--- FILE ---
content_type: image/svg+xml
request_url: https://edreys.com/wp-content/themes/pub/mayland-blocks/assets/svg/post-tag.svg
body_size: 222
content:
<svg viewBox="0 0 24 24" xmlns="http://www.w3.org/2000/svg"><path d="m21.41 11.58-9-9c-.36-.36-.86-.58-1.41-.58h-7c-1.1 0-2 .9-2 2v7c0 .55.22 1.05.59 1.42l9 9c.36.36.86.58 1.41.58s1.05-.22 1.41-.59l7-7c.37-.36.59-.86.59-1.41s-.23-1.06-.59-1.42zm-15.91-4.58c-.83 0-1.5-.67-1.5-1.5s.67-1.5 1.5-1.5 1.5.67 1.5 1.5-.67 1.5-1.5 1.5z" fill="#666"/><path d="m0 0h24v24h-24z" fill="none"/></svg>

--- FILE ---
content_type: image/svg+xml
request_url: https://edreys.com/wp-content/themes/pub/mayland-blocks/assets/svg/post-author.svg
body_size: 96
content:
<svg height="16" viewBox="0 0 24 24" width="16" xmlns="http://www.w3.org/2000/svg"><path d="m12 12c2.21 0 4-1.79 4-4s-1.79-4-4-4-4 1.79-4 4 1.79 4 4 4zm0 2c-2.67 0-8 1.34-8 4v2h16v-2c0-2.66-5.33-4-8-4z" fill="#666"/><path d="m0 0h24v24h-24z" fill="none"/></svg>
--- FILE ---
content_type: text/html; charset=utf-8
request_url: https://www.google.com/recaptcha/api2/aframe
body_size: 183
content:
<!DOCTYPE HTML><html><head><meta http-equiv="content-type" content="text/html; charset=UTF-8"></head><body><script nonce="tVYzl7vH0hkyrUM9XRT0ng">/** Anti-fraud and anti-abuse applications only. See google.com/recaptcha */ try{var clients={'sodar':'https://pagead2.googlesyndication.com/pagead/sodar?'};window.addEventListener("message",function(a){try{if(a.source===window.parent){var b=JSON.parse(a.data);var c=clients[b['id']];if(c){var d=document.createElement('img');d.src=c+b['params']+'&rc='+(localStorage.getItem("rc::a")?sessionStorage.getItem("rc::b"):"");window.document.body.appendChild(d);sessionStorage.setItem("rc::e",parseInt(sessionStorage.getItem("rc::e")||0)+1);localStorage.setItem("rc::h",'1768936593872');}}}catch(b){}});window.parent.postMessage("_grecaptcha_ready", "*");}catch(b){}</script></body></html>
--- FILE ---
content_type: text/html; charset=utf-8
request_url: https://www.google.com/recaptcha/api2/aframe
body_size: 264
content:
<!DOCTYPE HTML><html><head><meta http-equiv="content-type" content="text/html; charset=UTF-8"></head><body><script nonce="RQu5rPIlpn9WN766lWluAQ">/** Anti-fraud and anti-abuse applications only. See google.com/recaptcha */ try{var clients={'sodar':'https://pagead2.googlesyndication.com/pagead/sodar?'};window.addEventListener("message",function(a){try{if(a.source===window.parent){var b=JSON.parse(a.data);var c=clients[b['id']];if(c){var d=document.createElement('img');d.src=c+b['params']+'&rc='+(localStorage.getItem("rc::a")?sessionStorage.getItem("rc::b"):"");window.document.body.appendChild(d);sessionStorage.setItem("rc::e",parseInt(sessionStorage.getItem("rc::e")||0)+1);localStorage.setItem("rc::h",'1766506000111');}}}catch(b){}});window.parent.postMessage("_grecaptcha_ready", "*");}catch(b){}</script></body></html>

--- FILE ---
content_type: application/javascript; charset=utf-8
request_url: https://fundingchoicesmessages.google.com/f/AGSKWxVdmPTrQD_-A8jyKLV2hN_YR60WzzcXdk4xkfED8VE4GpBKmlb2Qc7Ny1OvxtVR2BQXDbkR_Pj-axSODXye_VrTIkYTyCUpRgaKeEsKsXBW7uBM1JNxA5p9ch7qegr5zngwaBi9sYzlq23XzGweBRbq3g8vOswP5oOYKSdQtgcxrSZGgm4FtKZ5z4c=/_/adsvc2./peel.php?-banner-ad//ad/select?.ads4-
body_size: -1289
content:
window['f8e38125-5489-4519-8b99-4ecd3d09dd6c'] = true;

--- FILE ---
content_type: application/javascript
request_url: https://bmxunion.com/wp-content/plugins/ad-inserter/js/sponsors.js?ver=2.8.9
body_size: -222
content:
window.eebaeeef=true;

◆ ◆ ◆ ◆ ◆ ◆ ◆

WHAT THE EXERCISE ASKS.
Using the records above, list each line that includes "assets".

FINAL ANSWER.
request_url: https://edreys.com/wp-content/themes/pub/mayland-blocks/assets/svg/post-tag.svg
request_url: https://edreys.com/wp-content/themes/pub/mayland-blocks/assets/svg/post-author.svg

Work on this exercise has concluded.